Tuesday, 4 October 2011

Persahabatan VS Gebetan





Siang itu Rani dengan Egy sudah resmi kembali menjalani hubungan seperti dulu lagi. Betapa bahagianya kedua insan tersebut. Mereka berjanji akan merubah diri dan tak akan sepertui dahulu lagi yang bisa menghancurkan hubungan mereka. Pendirian itu lebih di prinsipkan oleh Rani. Gadis itu begitu mencintai Egy, baginya Egy segalanya. Egy yang mampu membangkitkan semangatnya seperti dhulu lagi. Akibat ulah plin plan dan ketidakpastian Tian keopada Rani. Dari situ Rani merasa Egy adalah malaikat penghibur yang di turunkan Tuhan khusus untuknya.
Hari itu adalah hari pertama bagi siswa siswi SD, SMP, dan SMA, menikmati hari libur setelah berjuang demi memperindah nilai raport mereka dengan nilai yang bagus.

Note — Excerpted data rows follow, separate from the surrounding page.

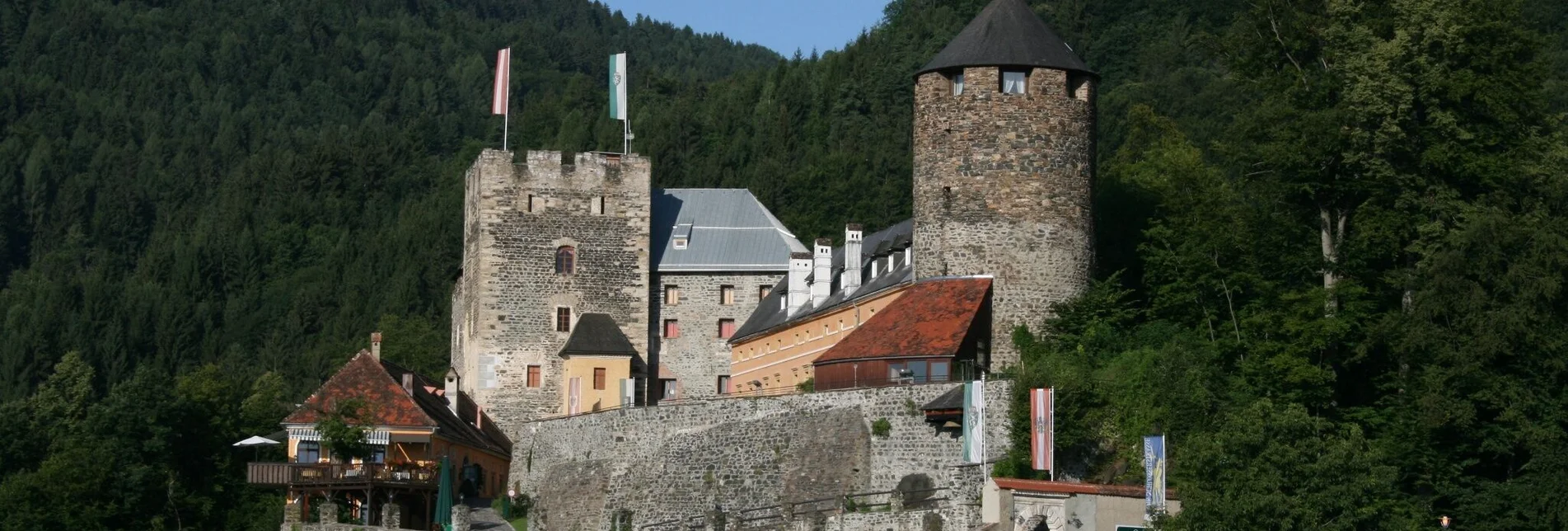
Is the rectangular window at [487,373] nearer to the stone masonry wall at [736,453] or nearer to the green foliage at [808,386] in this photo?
the stone masonry wall at [736,453]

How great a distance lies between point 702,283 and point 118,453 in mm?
16480

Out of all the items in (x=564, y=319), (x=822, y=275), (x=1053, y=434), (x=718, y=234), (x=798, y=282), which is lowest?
(x=1053, y=434)

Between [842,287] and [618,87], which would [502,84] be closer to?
[618,87]

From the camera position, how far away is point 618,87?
69.1 m

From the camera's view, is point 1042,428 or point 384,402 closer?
point 1042,428

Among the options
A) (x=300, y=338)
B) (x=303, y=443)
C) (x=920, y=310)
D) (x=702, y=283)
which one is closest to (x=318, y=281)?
(x=300, y=338)

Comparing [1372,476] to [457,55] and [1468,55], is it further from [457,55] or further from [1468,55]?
[457,55]

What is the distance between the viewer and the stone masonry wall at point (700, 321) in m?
64.5

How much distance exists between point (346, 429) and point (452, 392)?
10139mm

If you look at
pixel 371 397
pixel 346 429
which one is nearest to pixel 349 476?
pixel 346 429

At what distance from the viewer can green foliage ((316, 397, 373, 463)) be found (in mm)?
51281

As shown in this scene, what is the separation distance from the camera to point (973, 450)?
44.7 meters

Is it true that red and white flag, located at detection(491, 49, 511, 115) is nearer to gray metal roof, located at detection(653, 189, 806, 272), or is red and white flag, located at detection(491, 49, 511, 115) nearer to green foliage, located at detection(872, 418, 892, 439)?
gray metal roof, located at detection(653, 189, 806, 272)

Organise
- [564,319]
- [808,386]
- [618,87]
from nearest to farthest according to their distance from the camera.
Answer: [808,386] → [564,319] → [618,87]
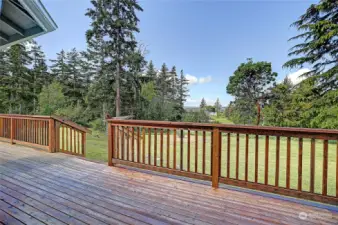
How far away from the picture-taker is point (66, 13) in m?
11.5

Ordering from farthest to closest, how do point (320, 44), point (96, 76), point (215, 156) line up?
point (96, 76), point (320, 44), point (215, 156)

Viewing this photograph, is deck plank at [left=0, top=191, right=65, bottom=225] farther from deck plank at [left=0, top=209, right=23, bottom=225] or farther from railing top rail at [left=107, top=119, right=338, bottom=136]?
railing top rail at [left=107, top=119, right=338, bottom=136]

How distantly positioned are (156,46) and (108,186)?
55.6ft

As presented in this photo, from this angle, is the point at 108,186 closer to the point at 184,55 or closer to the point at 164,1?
the point at 164,1

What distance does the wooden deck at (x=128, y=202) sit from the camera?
1.90 metres

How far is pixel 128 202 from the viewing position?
2.23m

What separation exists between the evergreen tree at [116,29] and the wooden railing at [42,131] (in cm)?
838

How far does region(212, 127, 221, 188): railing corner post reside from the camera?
104 inches

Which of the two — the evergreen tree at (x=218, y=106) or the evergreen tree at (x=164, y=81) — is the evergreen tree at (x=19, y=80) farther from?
the evergreen tree at (x=218, y=106)

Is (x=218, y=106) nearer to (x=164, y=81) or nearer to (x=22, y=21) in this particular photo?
(x=164, y=81)

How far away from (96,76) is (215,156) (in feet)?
49.5

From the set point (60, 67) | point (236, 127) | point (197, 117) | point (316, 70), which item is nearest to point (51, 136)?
point (236, 127)

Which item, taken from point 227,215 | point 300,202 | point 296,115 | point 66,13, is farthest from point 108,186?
point 296,115

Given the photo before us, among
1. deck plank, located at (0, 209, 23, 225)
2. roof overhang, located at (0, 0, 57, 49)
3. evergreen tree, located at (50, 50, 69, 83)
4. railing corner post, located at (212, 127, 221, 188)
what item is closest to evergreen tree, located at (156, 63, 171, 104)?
evergreen tree, located at (50, 50, 69, 83)
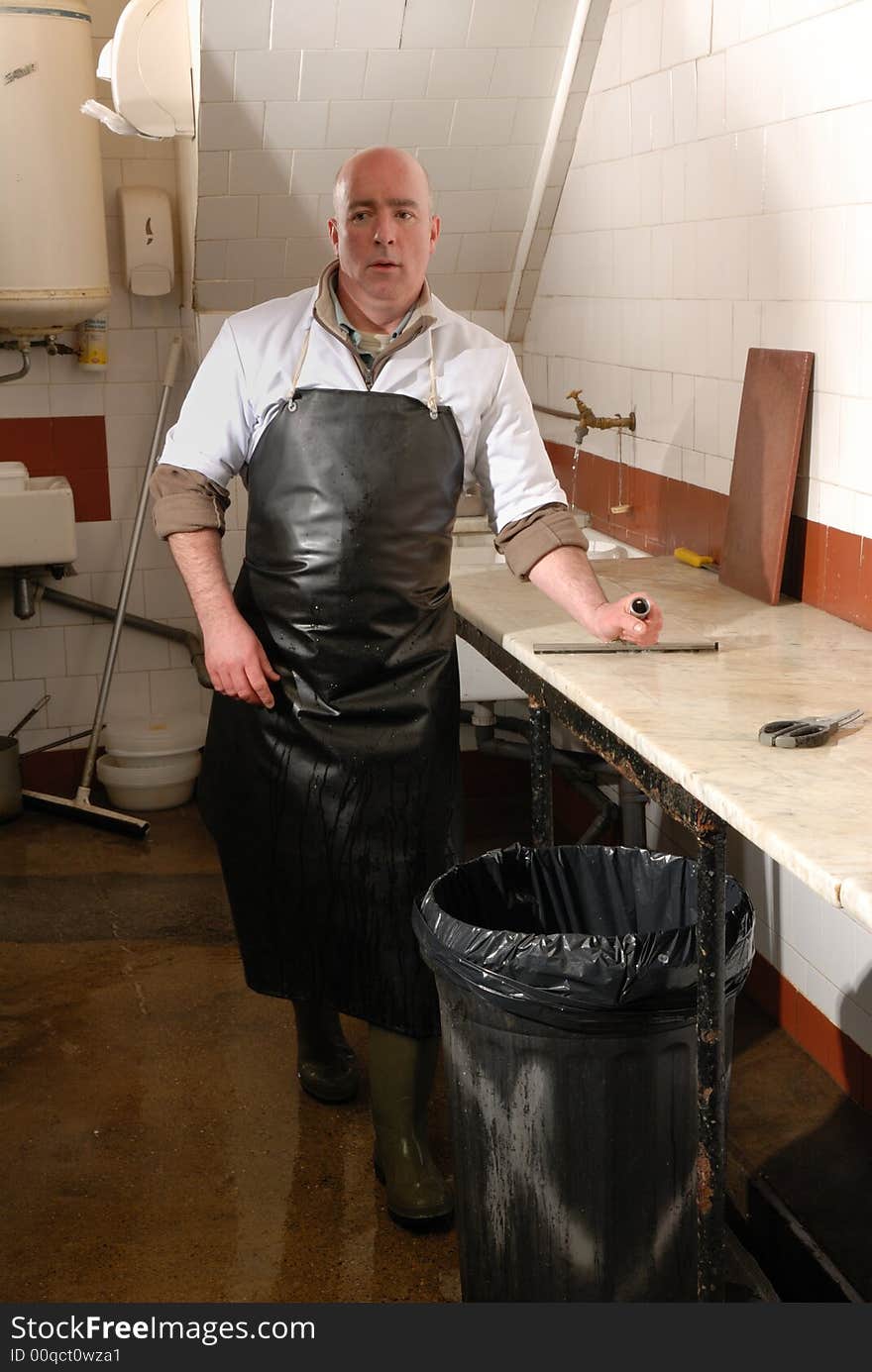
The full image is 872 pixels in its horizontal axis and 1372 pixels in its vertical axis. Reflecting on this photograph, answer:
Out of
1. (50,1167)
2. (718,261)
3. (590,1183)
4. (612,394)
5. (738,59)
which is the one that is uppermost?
(738,59)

Sejak rani dengan Egy putus, Rani kurang tahu dengan gaya hidup Egy yang baru. Ternyata Egy berubah. Meski mereka tetap dekat namun Rani belum memasuki seluk beluk kehidupan Egy yang baru. Karena Rani rsa itu bukan hak dia lagi.

***

Tiga hari kemudian, Rani ingin bertemu dengan Egy, ia pun menelfon Egy pada saat itu juga.
“ya, hallo.” Sapa Egy dari seberang sana.
“hallo, Gy, kita bisa ketemuan gak? “
“hari ini?”
“iya, bisa ngga?”
“waduh sorry Ran, aku ngga bisa, aku mau ke studio”
“ngapain Gy?”
“mau ngumpul sama anak anak fotografer. Aku kan mulai ikut itu.”
“emang itu nyangkut plajaran? Bukannya kamu suka nggambar yah?”
“ngga sih, aku Cuma mau tau aja kehidupan anak fotografer itu kaya apa. Iya , tapi kan nggak salah kalo aku juga mau ikutan”
“iya sih, jadi ngga bisa nih?”
“iya, maaf yah sayang. Kalo ada waktu ntar Aku ke rumahmu deh. Oke “
“hmm, ya sudah deh.

Telefon pun berakhir, Rani sedikit kecewa, Egy begitu sibuk dengan urusan fotografernya. Sudah tiga hari ini Egy tidak pernah ada waktu  untuk Rani. Rani pun sharing pada salah satu sahabat Egy, cowok itu bernama Zeva,  dan selama Egy sibuk dengan urusan barunya Zeva lah yang menemani Zani. Dan pada hari ini Zeva berjanji akan mengajak Rani jalan, sebagai pengganti Egy. Meskipun Zeva tahu, Rani tak akan menggantikan kebahagiaan yang di beri oleh Egy, jika Egy mau menemani Rani jalan jalan.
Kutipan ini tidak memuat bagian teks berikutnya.